NASH-HEALEY: ANGLO-AMERICAN-ITALIAN SPORTS CAR

The 1951-1954 NASH-HEALEY: ANGLO-AMERICAN-ITALIAN SPORTS CAR beat the Corvette to the marketplace, but only lasted four model years.

NASH-HEALEY: ANGLO-AMERICAN-ITALIAN SPORTS CARWhen you think of historic Le Mans champions, you picture Porsches, Ferraris, Aston Martins, and Jaguars howling down the Mulsanne straight. But in 1952, a Nash Inline-Six-powered Nash-Healey lightweight racer bested all of those greats, earning a class win and third place overall behind the dominant Mercedes-Benz 300 Gullwing SLs. Over the years, the Inline-Six-cylinder Nash engine was available with dual and tri-power carburetion.

That year was the best showing of the Nash-Healey in four consecutive outings at Le Mans, but there’s no denying the marque’s place in sports car history. Today, the production-version Nash-Healey roadsters, below, and Le Mans coupes, above, styled by Pininfarina, are highly collectible and trade for between $40,000 on the low end to north of $100,000 depending on condition.
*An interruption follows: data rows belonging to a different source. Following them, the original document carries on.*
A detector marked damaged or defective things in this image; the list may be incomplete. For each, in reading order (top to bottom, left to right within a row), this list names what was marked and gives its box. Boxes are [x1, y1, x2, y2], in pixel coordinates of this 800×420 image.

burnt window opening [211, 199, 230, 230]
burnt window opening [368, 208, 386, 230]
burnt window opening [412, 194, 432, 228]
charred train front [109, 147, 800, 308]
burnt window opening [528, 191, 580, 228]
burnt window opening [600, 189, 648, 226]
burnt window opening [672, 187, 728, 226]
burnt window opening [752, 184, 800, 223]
Values for these low-production sports cars have held steady over the last decade, but interest remains strong for nice examples, judging from recent auction sales.

Despite a total production run of 506 cars, they seem to turn up for sale fairly often. Sarasota Cafe Racer Howard Mintz owns the red coupe, while the roadster is one of 104 first series, alloy-bodied Nash-Healey Le Mans Roadsters. Few survive today. Fewer still are as appealing as this one in Nicola Bulgari’s NB CENTER FOR AMERICAN AUTOMOTIVE HERITAGE in Allentown, PA.